Press Play to start. All optimizers begin at $(-5,\;3)$ with the same learning rate. Watch how each one handles the steep $\theta_2$ direction differently.

The Algorithms

SGD

$$\theta_{t+1} = \theta_t - \eta \cdot \nabla\mathcal{L}(\theta_t)$$

The simplest rule: step in the direction of steepest descent, scaled by the learning rate $\eta$. No memory of past gradients. On our elongated surface the $\theta_2$ gradient ($=20\theta_2$) is so large that any $\eta$ fast enough to move along $\theta_1$ will cause SGD to overshoot and oscillate on $\theta_2$. Watch the red trail bounce vertically.

SGD + Momentum

$$v_t = \beta\, v_{t-1} + (1-\beta)\,\nabla\mathcal{L}(\theta_t)$$ $$\theta_{t+1} = \theta_t - \eta\, v_t$$

Maintains a velocity $v_t$: a running average of past gradients weighted by $\beta$. Along $\theta_2$, consecutive gradients alternate sign and cancel in the average.

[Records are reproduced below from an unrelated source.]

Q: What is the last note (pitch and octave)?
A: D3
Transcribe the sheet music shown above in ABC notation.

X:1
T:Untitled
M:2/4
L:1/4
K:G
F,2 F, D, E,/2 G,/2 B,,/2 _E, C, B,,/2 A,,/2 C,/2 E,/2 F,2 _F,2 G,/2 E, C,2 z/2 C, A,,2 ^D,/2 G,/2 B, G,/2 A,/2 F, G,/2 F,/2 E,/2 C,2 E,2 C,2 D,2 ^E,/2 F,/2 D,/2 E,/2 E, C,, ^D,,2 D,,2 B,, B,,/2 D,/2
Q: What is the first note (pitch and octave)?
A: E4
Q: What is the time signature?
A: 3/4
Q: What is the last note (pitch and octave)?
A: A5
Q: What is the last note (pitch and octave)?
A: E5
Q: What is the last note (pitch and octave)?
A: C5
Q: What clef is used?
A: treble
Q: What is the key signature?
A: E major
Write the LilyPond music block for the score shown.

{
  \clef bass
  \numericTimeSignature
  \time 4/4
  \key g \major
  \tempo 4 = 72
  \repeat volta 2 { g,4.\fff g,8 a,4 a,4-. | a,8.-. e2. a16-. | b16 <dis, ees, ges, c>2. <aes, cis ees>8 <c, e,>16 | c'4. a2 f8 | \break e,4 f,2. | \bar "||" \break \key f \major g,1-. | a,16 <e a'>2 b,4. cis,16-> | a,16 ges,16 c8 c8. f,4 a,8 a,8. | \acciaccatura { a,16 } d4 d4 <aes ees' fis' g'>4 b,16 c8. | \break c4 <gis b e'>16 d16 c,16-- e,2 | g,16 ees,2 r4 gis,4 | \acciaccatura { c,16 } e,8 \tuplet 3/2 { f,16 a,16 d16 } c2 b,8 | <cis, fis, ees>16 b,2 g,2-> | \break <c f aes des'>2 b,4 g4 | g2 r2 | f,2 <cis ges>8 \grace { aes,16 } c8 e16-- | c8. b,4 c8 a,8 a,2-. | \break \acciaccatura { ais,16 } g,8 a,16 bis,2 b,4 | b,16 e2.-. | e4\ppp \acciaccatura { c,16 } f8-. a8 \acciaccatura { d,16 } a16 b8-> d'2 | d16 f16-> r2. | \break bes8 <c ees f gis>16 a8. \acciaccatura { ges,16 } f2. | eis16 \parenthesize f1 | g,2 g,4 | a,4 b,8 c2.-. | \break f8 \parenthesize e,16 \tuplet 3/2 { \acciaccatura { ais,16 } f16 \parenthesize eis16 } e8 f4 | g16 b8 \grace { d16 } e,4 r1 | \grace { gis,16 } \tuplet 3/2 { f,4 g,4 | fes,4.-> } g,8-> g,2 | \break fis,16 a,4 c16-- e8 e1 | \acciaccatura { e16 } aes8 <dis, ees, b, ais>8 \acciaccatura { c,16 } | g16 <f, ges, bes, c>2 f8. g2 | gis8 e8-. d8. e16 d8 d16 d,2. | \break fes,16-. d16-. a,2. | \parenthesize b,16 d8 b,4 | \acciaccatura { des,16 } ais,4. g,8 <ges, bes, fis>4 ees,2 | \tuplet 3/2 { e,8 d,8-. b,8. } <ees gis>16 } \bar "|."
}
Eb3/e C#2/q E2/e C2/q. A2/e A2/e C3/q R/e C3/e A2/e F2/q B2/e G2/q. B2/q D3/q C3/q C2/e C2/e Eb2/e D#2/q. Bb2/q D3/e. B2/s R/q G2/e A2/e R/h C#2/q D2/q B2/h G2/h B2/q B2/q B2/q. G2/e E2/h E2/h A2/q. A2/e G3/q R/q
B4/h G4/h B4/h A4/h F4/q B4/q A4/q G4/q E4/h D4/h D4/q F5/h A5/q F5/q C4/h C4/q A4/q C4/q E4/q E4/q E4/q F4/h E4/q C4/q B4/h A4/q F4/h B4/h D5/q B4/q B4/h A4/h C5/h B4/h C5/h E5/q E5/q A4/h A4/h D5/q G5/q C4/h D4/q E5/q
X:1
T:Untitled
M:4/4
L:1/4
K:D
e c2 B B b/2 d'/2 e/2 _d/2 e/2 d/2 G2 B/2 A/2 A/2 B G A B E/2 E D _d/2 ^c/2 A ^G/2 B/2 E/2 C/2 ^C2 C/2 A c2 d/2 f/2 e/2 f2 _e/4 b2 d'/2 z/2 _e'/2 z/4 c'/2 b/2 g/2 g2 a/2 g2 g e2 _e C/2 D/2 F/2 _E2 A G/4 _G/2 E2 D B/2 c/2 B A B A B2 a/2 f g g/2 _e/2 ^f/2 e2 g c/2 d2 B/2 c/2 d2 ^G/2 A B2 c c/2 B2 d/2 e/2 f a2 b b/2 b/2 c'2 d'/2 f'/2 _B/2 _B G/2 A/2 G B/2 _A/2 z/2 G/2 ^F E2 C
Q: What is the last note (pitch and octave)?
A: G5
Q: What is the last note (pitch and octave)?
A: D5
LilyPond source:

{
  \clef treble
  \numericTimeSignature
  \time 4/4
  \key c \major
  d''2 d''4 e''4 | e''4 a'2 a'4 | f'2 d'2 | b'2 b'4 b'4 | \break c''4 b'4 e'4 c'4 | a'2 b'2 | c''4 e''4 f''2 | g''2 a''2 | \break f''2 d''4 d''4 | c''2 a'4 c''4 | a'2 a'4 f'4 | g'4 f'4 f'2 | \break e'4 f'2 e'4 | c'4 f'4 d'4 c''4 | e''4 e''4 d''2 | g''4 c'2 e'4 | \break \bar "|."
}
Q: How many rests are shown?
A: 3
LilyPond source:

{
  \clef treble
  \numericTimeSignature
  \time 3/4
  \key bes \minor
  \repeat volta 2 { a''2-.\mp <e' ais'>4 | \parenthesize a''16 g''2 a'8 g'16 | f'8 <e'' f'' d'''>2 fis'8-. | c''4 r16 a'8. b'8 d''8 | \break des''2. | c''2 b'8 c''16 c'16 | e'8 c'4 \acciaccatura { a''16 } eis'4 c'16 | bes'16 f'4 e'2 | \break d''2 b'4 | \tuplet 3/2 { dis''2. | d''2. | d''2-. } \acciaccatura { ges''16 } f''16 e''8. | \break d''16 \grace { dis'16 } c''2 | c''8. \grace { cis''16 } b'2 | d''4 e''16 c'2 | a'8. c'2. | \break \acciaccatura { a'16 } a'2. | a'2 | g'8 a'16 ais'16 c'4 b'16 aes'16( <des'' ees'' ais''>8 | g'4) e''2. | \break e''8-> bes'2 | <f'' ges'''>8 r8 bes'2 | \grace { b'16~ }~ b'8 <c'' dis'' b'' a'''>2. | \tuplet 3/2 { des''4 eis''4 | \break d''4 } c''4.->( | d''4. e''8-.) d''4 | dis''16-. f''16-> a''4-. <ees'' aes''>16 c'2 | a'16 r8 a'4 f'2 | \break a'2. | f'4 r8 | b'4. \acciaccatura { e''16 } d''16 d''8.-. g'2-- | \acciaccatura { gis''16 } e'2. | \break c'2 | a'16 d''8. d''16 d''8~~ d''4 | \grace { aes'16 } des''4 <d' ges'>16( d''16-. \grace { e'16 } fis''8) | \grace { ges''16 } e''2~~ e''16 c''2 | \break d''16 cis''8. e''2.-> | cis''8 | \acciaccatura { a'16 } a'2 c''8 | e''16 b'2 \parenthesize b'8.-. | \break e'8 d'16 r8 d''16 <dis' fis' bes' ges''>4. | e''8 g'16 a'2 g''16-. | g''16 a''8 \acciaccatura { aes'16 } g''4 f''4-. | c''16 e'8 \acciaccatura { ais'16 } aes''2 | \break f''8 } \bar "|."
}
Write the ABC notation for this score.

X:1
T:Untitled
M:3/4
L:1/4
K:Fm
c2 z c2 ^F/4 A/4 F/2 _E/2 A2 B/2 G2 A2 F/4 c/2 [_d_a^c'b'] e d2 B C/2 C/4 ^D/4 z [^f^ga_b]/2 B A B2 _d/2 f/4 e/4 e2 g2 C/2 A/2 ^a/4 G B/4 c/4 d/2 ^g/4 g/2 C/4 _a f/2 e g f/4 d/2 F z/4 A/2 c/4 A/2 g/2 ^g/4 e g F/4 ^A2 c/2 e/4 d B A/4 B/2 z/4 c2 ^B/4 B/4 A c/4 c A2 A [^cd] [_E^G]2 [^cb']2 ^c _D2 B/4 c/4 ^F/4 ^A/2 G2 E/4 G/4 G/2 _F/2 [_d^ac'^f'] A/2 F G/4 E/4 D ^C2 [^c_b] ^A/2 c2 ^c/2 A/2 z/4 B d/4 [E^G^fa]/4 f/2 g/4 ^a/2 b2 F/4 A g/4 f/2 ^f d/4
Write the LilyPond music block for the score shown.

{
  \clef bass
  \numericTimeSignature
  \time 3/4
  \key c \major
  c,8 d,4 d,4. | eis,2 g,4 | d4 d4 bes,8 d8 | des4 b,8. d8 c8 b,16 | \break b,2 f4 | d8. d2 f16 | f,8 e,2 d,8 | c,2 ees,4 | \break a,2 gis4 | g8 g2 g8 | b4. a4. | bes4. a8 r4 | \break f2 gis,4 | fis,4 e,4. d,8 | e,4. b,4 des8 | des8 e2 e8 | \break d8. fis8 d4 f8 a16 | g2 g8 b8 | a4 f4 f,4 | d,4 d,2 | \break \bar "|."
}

Along $\theta_1$ they always agree and compound, accelerating progress. Watch the blue velocity arrow straighten out over time.

RMSProp

$$s_t = \beta\, s_{t-1} + (1-\beta)\,(\nabla\mathcal{L})^2$$ $$\theta_{t+1} = \theta_t - \frac{\eta}{\sqrt{s_t + \varepsilon}}\,\nabla\mathcal{L}(\theta_t)$$

Instead of tracking the gradient itself, tracks its squared running average $s_t$. Dividing by $\sqrt{s_t}$ normalises each dimension independently. $\varepsilon$ prevents division by zero when $s_t \approx 0$ in early steps. Both axes receive an appropriately sized update regardless of curvature.

Adam

$$m_t = \beta_1 m_{t-1} + (1-\beta_1)\,\nabla\mathcal{L}$$ $$v_t = \beta_2 v_{t-1} + (1-\beta_2)\,(\nabla\mathcal{L})^2$$ $$\theta_{t+1} = \theta_t - \frac{\eta}{\sqrt{\hat{v}_t}+\varepsilon}\,\hat{m}_t$$

Combines momentum (first moment $m_t$) and per-parameter scaling (second moment $v_t$), with bias correction via $\hat{m}_t,\hat{v}_t$ to offset the zero-initialisation artifact in early steps. $\beta_1, \beta_2$ defaults (0.9, 0.999) work well across most deep learning tasks.